→ **REQUIRED ACTION**
Exact copy, no pictures: return only the lines below from the line with "The Duchess, old" up to and including the line with "冷蔵庫の中にゴキブリがいまし".

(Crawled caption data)
▽

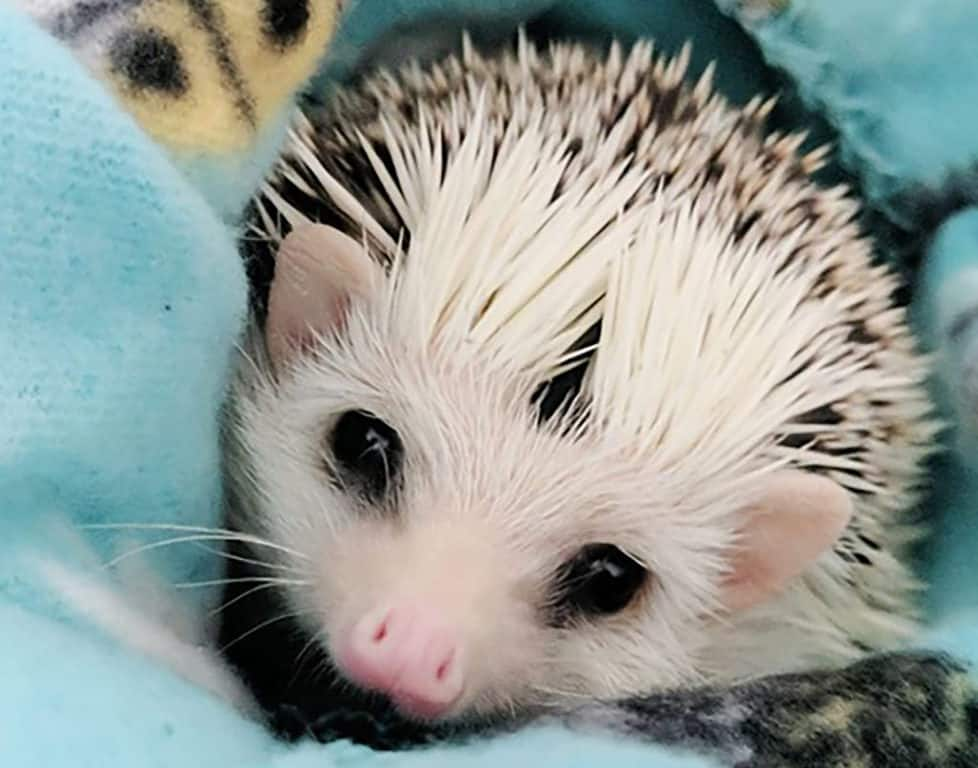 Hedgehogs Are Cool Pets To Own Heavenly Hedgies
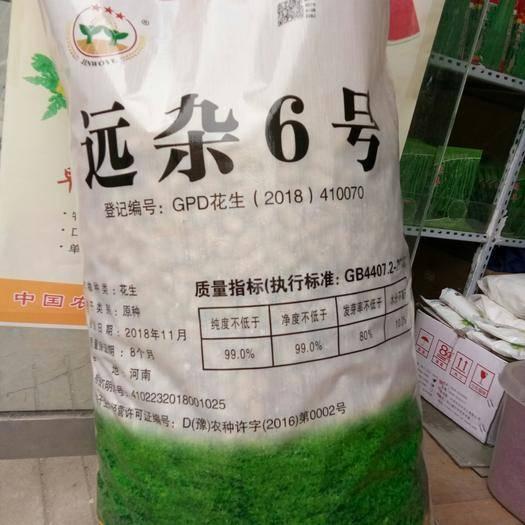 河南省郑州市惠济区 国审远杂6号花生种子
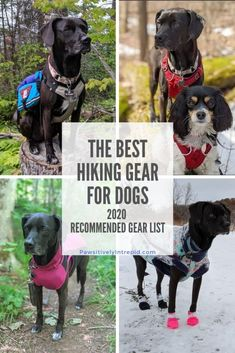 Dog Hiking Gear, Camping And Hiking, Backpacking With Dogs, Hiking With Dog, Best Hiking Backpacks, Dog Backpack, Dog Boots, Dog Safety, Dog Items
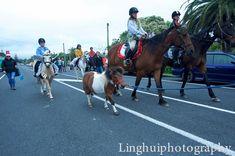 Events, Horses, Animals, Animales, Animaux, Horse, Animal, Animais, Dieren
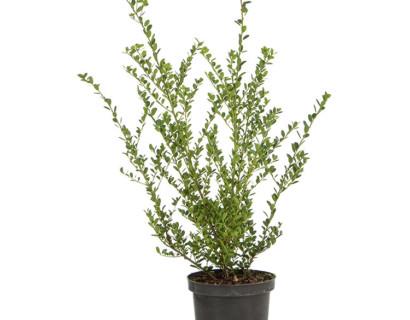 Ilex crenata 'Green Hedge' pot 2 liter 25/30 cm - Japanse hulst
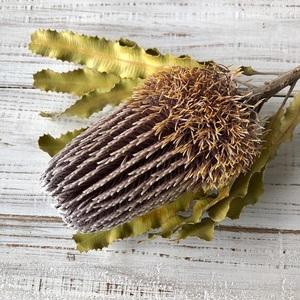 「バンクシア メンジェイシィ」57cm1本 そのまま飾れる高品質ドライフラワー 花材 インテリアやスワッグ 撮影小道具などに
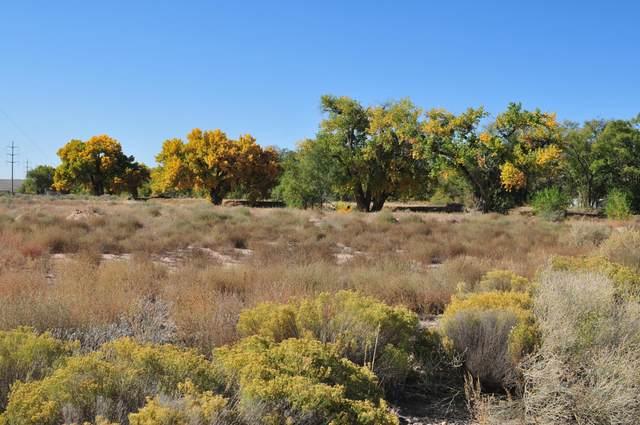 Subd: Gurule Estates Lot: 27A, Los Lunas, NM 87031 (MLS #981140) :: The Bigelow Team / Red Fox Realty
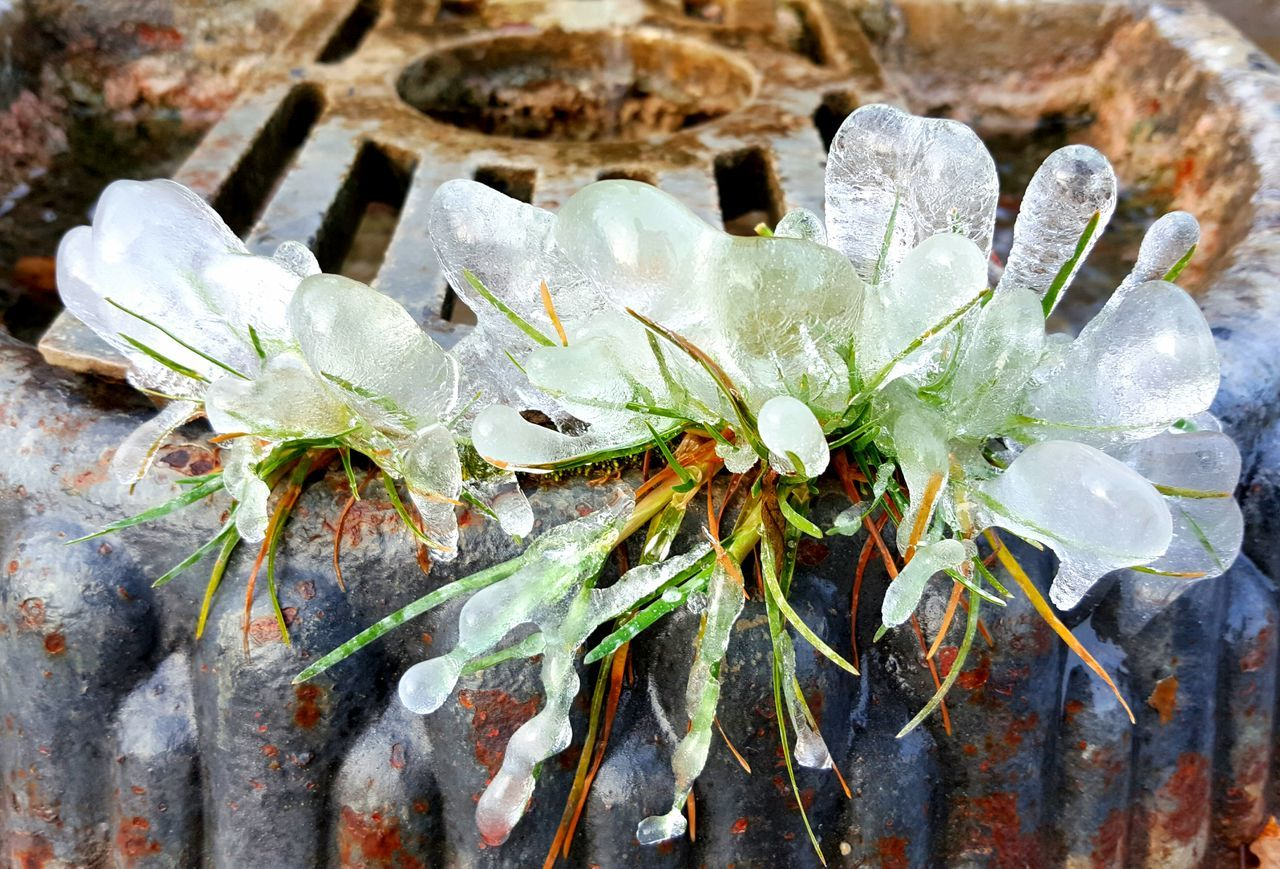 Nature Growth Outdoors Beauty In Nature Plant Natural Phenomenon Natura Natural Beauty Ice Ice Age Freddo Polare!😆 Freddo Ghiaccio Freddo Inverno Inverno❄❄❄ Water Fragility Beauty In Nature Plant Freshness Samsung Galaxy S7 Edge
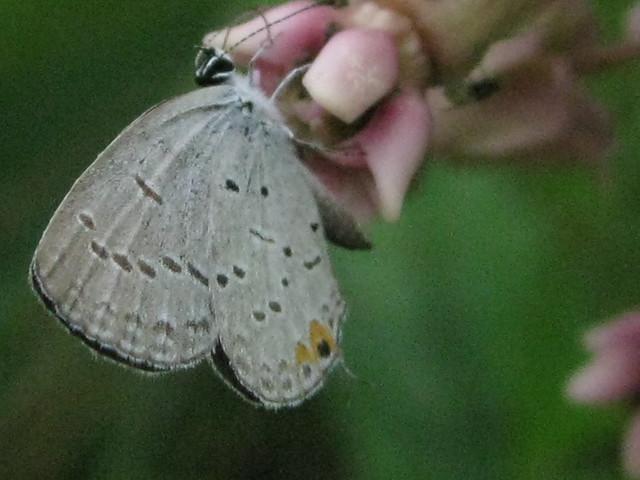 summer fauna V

△
▽

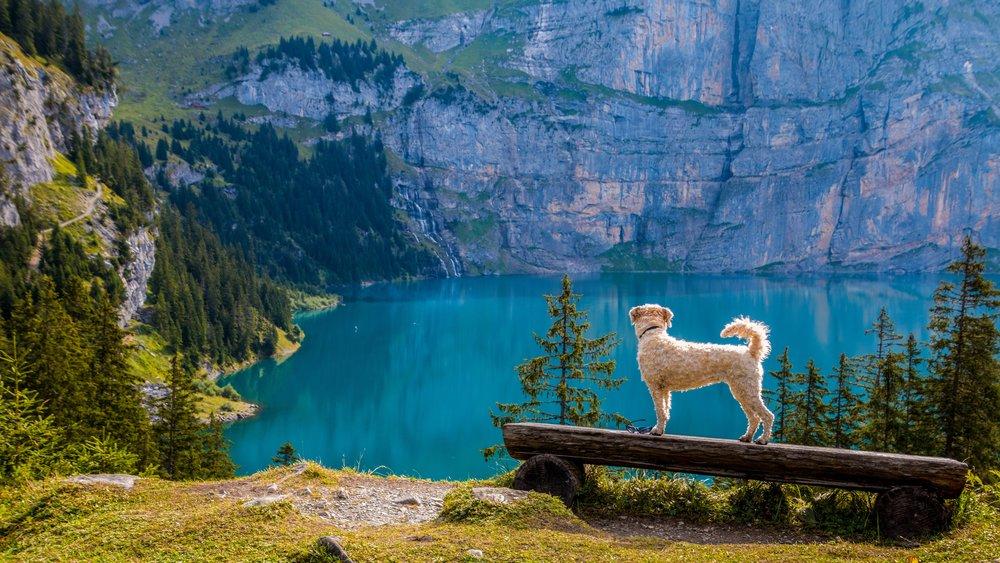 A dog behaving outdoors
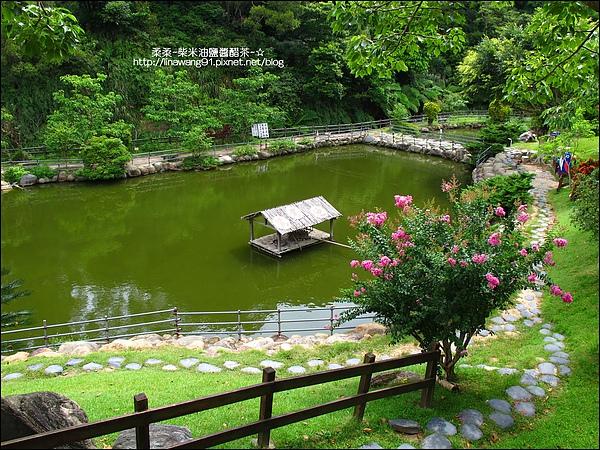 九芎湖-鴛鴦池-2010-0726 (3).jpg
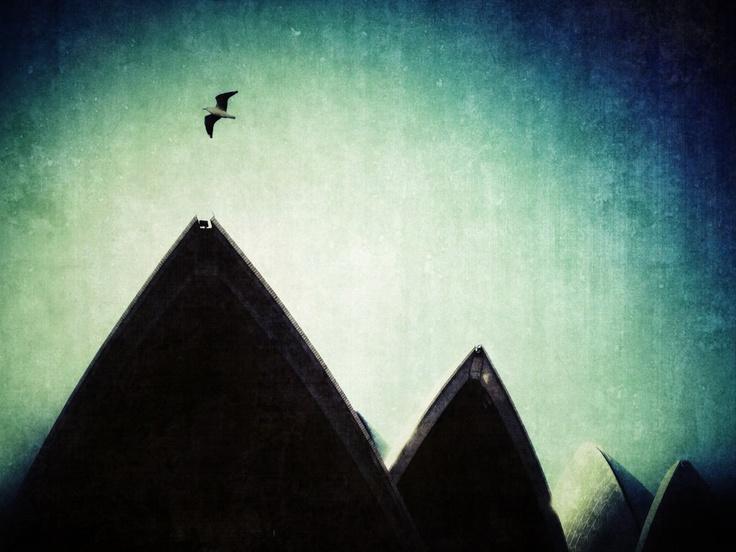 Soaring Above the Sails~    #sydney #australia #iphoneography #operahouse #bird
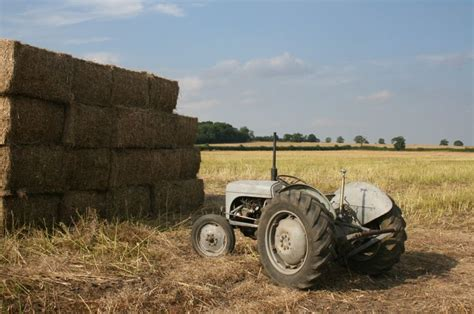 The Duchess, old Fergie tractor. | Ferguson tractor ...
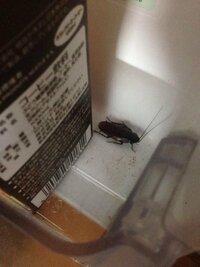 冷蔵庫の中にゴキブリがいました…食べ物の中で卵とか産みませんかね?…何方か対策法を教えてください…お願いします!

△

→ **TASK ANSWER**
 The Duchess, old Fergie tractor. | Ferguson tractor ...
 冷蔵庫の中にゴキブリがいました…食べ物の中で卵とか産みませんかね?…何方か対策法を教えてください…お願いします!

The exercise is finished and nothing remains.